[[ Supplied information, beginning ]]
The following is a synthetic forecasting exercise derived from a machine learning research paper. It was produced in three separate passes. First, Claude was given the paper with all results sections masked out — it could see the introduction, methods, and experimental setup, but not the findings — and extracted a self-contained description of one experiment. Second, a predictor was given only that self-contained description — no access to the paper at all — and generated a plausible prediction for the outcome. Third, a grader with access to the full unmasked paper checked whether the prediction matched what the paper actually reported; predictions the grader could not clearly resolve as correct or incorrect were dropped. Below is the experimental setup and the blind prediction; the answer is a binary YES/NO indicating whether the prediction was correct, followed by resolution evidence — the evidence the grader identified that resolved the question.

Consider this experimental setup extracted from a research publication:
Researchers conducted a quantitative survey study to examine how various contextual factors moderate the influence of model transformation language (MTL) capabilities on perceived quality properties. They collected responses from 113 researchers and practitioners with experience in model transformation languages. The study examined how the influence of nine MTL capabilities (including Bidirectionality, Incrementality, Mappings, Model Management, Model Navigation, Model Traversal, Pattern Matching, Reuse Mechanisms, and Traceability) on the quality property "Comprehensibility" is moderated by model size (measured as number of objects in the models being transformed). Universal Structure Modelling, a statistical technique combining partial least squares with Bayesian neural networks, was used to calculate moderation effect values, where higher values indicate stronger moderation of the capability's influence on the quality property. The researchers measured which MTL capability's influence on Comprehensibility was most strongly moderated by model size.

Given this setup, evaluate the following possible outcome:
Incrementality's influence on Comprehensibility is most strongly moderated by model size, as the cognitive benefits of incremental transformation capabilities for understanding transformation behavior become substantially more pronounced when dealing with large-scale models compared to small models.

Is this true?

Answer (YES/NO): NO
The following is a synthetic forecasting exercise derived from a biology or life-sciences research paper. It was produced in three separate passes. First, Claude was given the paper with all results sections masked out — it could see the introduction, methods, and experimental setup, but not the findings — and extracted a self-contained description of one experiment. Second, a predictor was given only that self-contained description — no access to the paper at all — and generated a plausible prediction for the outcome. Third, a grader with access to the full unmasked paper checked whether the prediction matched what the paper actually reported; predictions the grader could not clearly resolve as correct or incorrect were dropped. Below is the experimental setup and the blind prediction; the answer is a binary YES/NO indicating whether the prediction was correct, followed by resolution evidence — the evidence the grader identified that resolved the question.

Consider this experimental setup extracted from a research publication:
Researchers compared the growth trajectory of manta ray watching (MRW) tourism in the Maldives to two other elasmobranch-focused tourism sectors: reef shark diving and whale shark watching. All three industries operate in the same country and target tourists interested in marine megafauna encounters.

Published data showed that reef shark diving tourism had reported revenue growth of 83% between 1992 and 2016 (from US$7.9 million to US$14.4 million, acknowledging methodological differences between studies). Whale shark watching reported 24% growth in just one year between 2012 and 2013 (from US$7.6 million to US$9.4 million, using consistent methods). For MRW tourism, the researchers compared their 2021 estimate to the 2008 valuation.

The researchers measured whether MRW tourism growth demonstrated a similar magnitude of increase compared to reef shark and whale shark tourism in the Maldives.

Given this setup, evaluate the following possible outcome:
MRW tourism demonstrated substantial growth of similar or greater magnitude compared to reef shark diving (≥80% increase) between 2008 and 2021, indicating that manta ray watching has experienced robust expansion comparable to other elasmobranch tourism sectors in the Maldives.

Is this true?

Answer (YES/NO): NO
[[ Supplied information, end ]]
#### [Problem details]
Retype exactly the span of lines from the one with "from a biology" through the one with "Researchers compared the growth"; include both ends and omit the rest of the material.

#### [Result below]
The following is a synthetic forecasting exercise derived from a biology or life-sciences research paper. It was produced in three separate passes. First, Claude was given the paper with all results sections masked out — it could see the introduction, methods, and experimental setup, but not the findings — and extracted a self-contained description of one experiment. Second, a predictor was given only that self-contained description — no access to the paper at all — and generated a plausible prediction for the outcome. Third, a grader with access to the full unmasked paper checked whether the prediction matched what the paper actually reported; predictions the grader could not clearly resolve as correct or incorrect were dropped. Below is the experimental setup and the blind prediction; the answer is a binary YES/NO indicating whether the prediction was correct, followed by resolution evidence — the evidence the grader identified that resolved the question.

Consider this experimental setup extracted from a research publication:
Researchers compared the growth trajectory of manta ray watching (MRW) tourism in the Maldives to two other elasmobranch-focused tourism sectors: reef shark diving and whale shark watching. All three industries operate in the same country and target tourists interested in marine megafauna encounters.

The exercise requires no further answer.